Contre mauvaise fortune, bon cœur. En dépit de toute la souffrance psychologique qu’elle a infligée dans la population, la pandémie nous offre une occasion unique d’aborder la stigmatisation de gens qui souffrent de troubles mentaux.

Jamais n’a-t-on autant parlé de santé mentale aussi abondamment dans un contexte d’épreuve collective ; on sait combien de victimes la grippe espagnole a faites, mais on en sait très peu sur les conséquences et sur le bien-être des gens qui ont traversé cette épreuve.

Tous ceux qui en sont victimes vous le diront : les effets de la stigmatisation sont loin d’être des vues de l’esprit.

Dans un article de la revue scientifique The Lancet publié en 2016, on souligne que la souffrance que la stigmatisation occasionne chez les gens qui en sont victimes, ainsi que son internalisation (l’autostigmatisation) s’ajoutent littéralement à la souffrance découlant des troubles mentaux eux-mêmes. Pire encore, la stigmatisation a un effet négatif sur les pronostics des personnes qui en souffrent. Tout comme la maladie dont elles sont atteintes, les personnes aux prises avec un trouble mental mettent des années à la dompter.

Pour une véritable déstigmatisation

Compte tenu de la gravité du problème, on doit se réjouir du fait que de plus en plus de personnes portent le message de s’attaquer à la stigmatisation. Seulement, sans faire le travail de compréhension de la maladie qui peut réellement changer les mœurs et les pratiques, on risque de s’en tenir à ce que l’on pourrait nommer de la déstigmatisation de surface, c’est-à-dire reprendre un slogan en vogue sans faire face à une réalité qui est nécessairement plus complexe.

Les comportements des personnes malades peuvent être troublants pour quiconque en est témoin. Il est tout à fait légitime de ressentir un malaise face à l’altérité de quelqu’un qui nous bouleverse.

Une personne qui ne sort pas de son lit, qui s’isole des autres, qui a un problème de consommation… la maladie mentale fait peur. Or, on doit accueillir cette peur de manière décomplexée tout en gardant en tête le fort potentiel de rétablissement des personnes malades.

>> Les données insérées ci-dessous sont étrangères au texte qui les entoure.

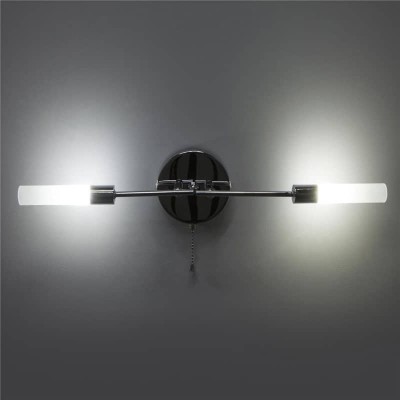 Бра Bogates Bastone 571/2 - изображение 2 Бра Bogates Bastone 571/2 - изображение 2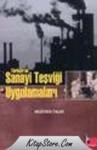 Türkiye\'de Sanayi Teşviği Uygulamaları (ISBN: 9789944397346)
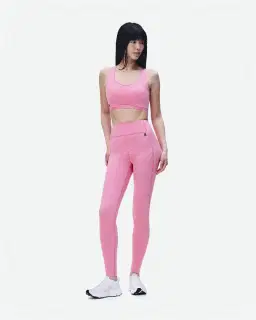 On Running Train Bra Femme – 1/5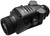 Burris BTC 35 V2 RT6 Combo 1-4x Black view 2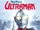 Ultraman: The Original Series
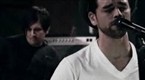 Watch Live From Abbey Road - Dashboard Confessional Performance Online
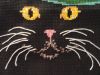 DSC09539.JPG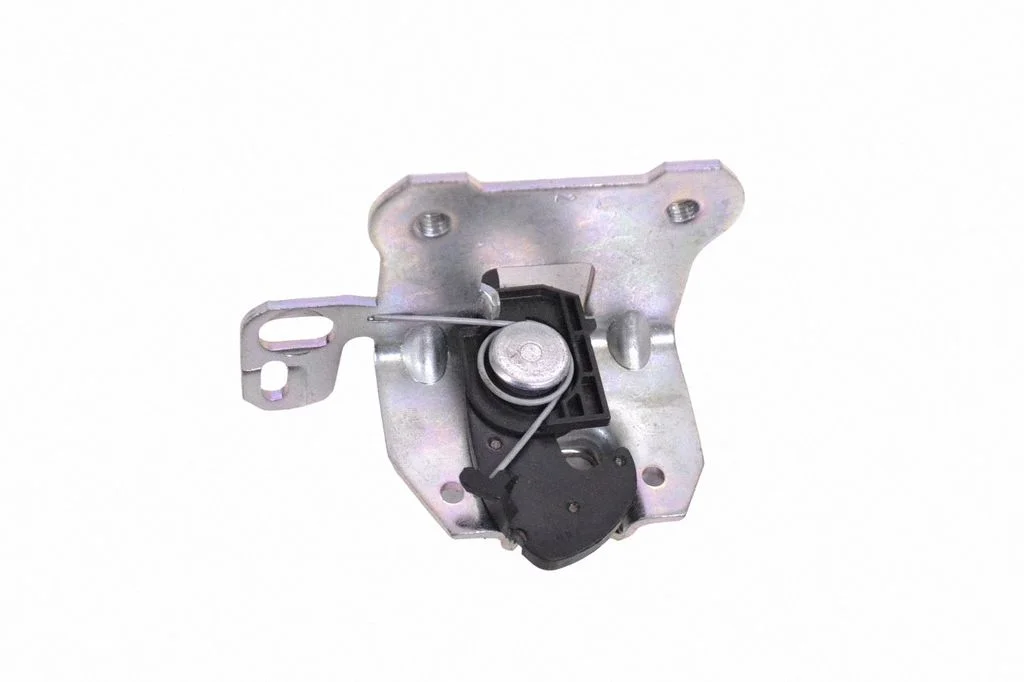 Other interior part – Mercedes-Benz CLS-Class C218 X218 (2011-2017)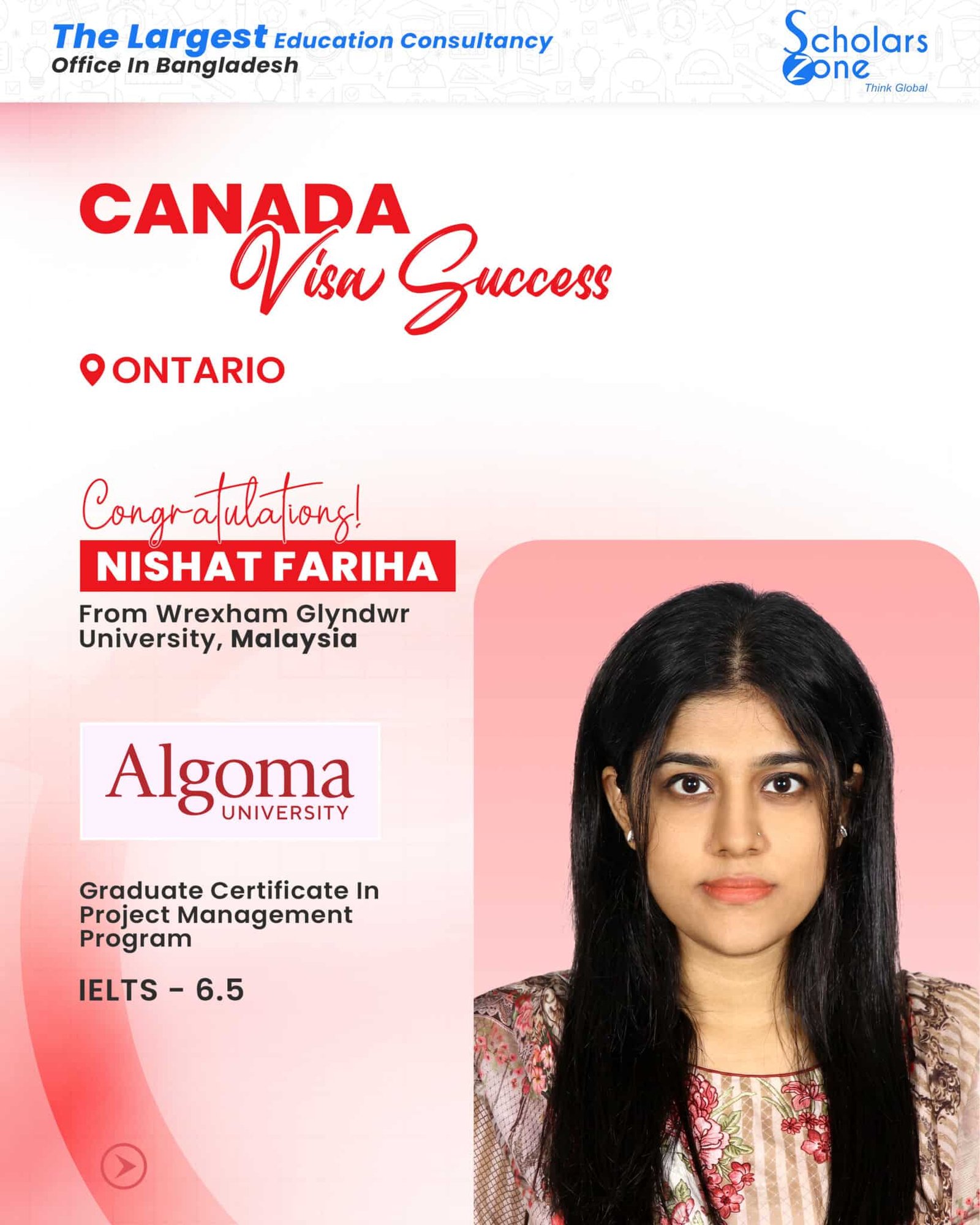 Nishat Fariha Zaman 1 scaled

Dans les mois précédant et suivant mon hospitalisation, mon comportement instable se traduisait par des changements d’humeur prononcés et par de l’irritabilité aiguë qui troublaient les gens qui m’entouraient, avec raison. C’est en me rétablissant et en ayant le parcours stable qui est le mien depuis plusieurs années que je vois maintenant ma maladie pour ce qu’elle est, un bouleversement exténuant, mais réversible. Bref, il faut voir la maladie dans un continuum, qui n’écarte pas la souffrance, mais qui fait la place qui lui revient au rétablissement.

La science qui nourrit l’espoir

L’espoir que cultivent tous ceux qui s’accrochent s’adosse maintenant aux connaissances d’études scientifiques. Dans une revue de la littérature scientifique, Gerald Jordan, de l’Université McGill, et ses coauteurs, mettent en lumière les effets positifs qui peuvent succéder à l’expérience souvent traumatisante d’un des troubles mentaux les plus graves, un premier épisode psychotique. Ainsi, parmi les études qui ont été publiées, certains participants, une fois la tempête passée, disaient avoir eu l’occasion de réorienter leur vie selon des buts qui leur étaient maintenant plus chers. D’autres individus se comprenaient mieux et s’acceptaient plus.

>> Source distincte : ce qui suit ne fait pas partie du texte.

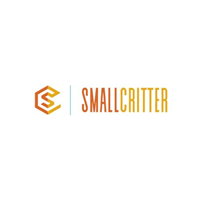 Small Critter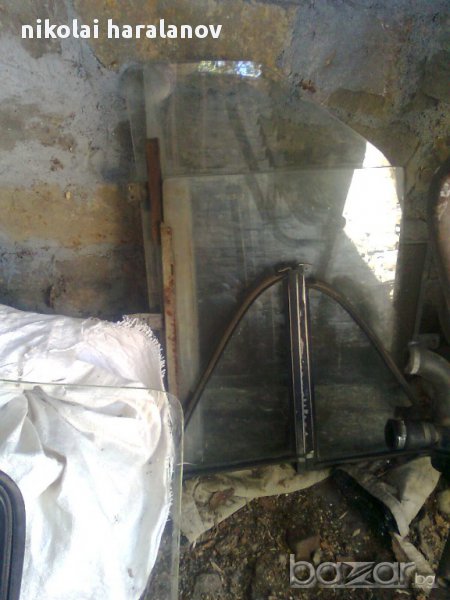 Lada 2105, снимка 1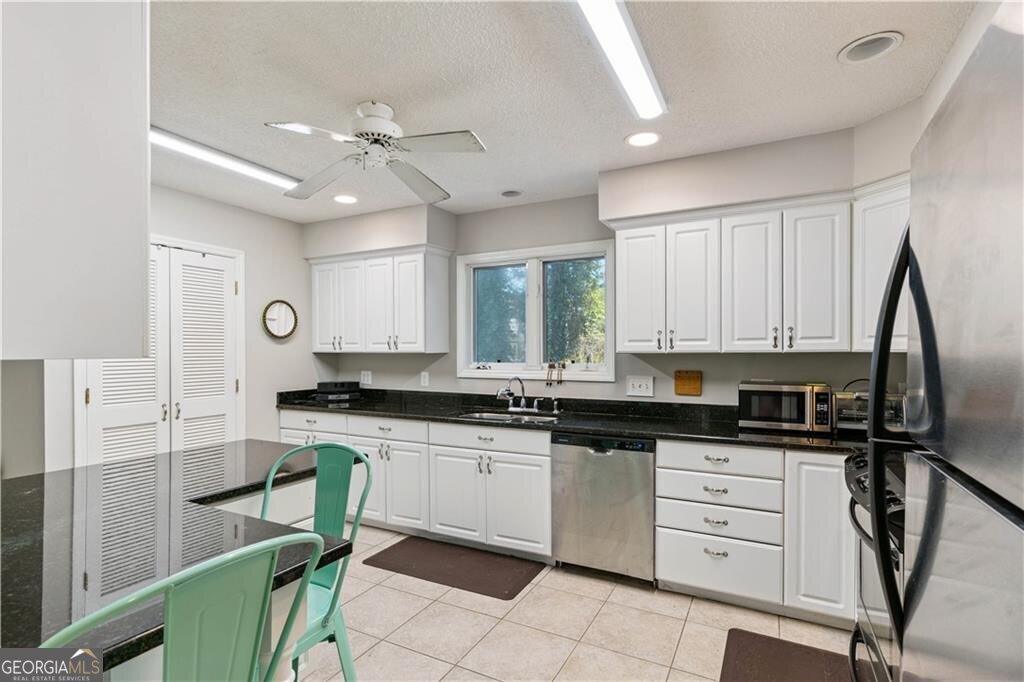 225 West Point Drive St. Simons - Photo 9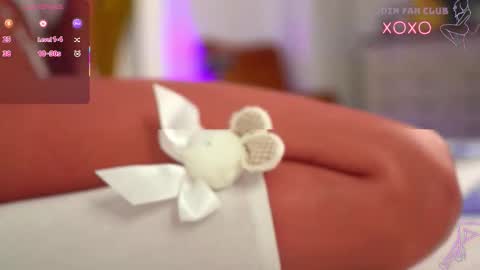 Velma online show from March 23, 6:02 pm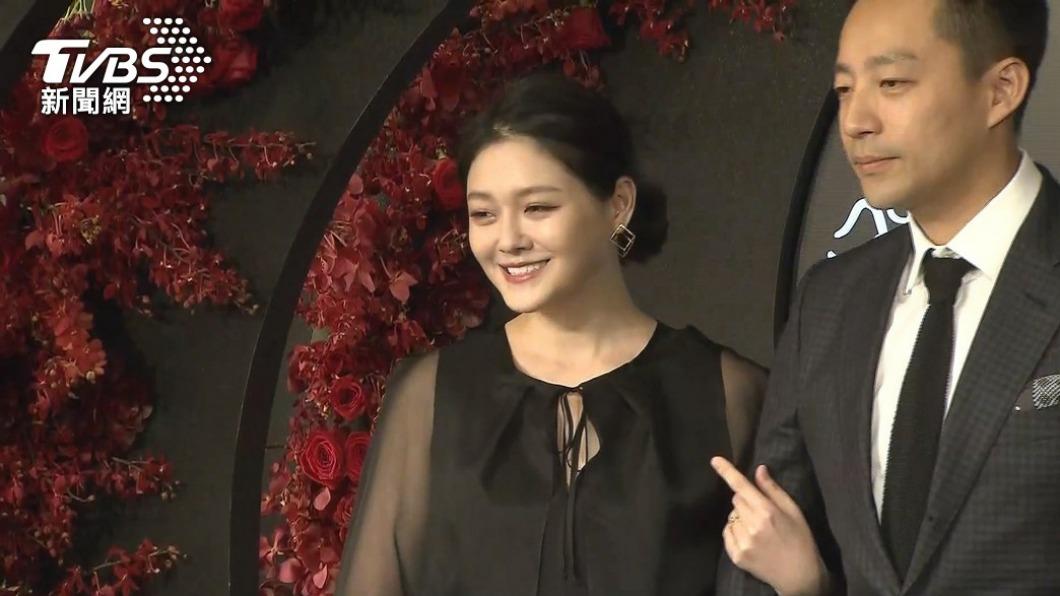汪小菲槓上前妻大S。(圖/TVBS資料畫面)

Même les membres de famille qui les avaient aidés dans la tourmente tiraient des bénéfices de cette expérience en se rapprochant et en développant des relations plus profondes.

Ces bénéfices, ma famille et moi en jouissons quotidiennement depuis que les nuages se sont écartés de mon chemin il y a cinq ans.

Ces découvertes laissent entrevoir ce que devrait être notre perception de la maladie mentale, soit un épisode malheureux dans la vie de quelqu’un qui, loin de l’essentialiser, lui apprend à mieux se connaître. À l’image d’une pandémie, la maladie est une expérience certes très éprouvante, mais féconde de nouvelles perspectives.